__STATED PROBLEM__.
Using the Bayes decision tutorial, answer these:
1. What prior probability is given for class ω1?
2. What are the means of the two sample distributions?
3. What Twitter handle does the author list for sending comments?

__PAGE TEXT__.
<<<<

Sebastian Raschka
last modified: 03/31/2014


I am really looking forward to your comments and suggestions to improve and extend this tutorial! Just send me a quick note
via Twitter: @rasbt
or Email: bluewoodtree@gmail.com


Problem Category

  • Statistical Pattern Recognition
  • Supervised Learning
  • Parametric Learning
  • Bayes Decision Theory
  • Univariate data
  • 2-class problem
  • equal variances
  • different priors
  • Gaussian model (2 parameters)
  • No Risk function


Given information:

[back to top]

model: continuous univariate normal (Gaussian) model for the class-conditional densities

$ p(x | \omega_j) \sim N(\mu|\sigma^2) $

$ p(x | \omega_j) \sim \frac{1}{\sqrt{2\pi\sigma^2}} \exp{ \bigg[-\frac{1}{2}\bigg( \frac{x-\mu}{\sigma}\bigg)^2 \bigg] } $

Prior probabilities:

$ P(\omega_1) = \frac{2}{3}, \quad P(\omega_2) = \frac{1}{3} $

Variances of the sample distributions

$ \sigma_1^2 = \sigma_2^2 = 1 $

Means of the sample distributions

$ \mu_1 = 4, \quad \mu_2 = 10 $



Deriving the decision boundary

[back to top]

Bayes' Rule:

$ P(\omega_j|x) = \frac{p(x|\omega_j) * P(\omega_j)}{p(x)} $

Bayes' Decision Rule:

Decide $ \omega_1 $ if $ P(\omega_1|x) > P(\omega_2|x) $ else decide $ \omega_2 $.

>>>>

__INFORMATION SHOWN__.

<<<<

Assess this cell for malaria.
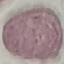
Uninfected.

>>>>

__SOLUTION TO THIS TASK__.
1. 2/3
2. μ1 = 4 and μ2 = 10
3. @rasbt